Methods: Eight hundred and seventy-three singleton pregnancies with chromosomal microarray analysis (CMA) available between January 2017 to December 2019 and stored enough plasma sample for NIPT testing were included in this study. The CMA results show that forty-eight pregnancies with CNVs and eight hundred and twenty-five pregnancies are normal.
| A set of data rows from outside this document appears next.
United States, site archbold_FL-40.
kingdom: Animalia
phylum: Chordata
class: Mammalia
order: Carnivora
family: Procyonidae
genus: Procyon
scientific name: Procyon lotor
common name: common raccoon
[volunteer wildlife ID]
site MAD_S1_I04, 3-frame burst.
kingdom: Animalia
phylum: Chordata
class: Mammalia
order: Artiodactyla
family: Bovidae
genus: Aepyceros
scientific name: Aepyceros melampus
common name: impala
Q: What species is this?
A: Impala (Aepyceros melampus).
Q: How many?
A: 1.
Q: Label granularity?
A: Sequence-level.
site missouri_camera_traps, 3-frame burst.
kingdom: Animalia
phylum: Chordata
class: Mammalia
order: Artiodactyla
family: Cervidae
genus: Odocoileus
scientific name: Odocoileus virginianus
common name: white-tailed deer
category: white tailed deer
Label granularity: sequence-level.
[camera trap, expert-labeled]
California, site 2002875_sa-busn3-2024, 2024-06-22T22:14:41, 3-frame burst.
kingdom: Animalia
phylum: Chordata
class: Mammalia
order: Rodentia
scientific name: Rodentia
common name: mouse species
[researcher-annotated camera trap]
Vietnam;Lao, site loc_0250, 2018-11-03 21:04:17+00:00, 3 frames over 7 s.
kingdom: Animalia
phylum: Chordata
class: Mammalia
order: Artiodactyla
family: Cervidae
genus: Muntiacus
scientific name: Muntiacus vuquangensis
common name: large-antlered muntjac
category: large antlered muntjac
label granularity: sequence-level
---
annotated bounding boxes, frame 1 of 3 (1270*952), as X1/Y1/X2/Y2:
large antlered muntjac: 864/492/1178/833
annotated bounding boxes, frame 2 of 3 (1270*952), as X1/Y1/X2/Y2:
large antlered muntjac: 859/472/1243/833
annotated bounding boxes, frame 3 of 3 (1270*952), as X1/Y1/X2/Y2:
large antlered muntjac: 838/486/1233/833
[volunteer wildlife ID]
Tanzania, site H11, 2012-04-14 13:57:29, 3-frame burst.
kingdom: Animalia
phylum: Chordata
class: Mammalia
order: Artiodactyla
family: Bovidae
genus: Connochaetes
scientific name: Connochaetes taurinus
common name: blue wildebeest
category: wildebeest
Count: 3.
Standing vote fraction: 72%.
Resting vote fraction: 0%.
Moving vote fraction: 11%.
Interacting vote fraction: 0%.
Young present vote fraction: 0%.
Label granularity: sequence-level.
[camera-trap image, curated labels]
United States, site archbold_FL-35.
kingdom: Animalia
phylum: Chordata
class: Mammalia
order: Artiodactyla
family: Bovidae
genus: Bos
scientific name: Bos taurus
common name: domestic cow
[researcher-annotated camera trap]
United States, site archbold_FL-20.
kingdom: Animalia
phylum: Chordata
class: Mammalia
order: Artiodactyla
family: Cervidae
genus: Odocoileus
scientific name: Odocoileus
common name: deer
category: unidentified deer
Each pregnancy's plasma sample was blindly tested with NIPT at a depth of 0.51-1.19x for CNVs detection. The performance of the NIPT method for CNVs detection compared with the CMA method is evaluated.

Results: A total of fifty-two CNVs ranging from 0.1-47.3 Mb identified in forty-eight samples were identified by NIPT, of which thirty-four CNVs were consistent with CMA results. Additionally, eighteen CNVs were missed by NIPT. The overall sensitivity and specificity for the detection of CNVs were 65.38% (95% CI: 51.76%-76.89%) and 97.45% (95% CI: 96.12%-98.35%), respectively. However, for the detection of CNVs larger than 2 Mb and CNVs less than 2Mb, the sensitivities were 81.58% (95% CI: 66.27%-91.09%) and 21.43% (95% CI: 6.84%-48.32%), respectively.

Conclusion: Our study demonstrated that the NIPT might be an alternative method for screening CNVs comparable with other studies. However, CNVs less than 2Mb in length shows poor sensitivity by NIPT. Noninvasive CNVs detection based on the NIPT method still needs more clinical validation studies and technical improvement to achieve clinically acceptable accuracy.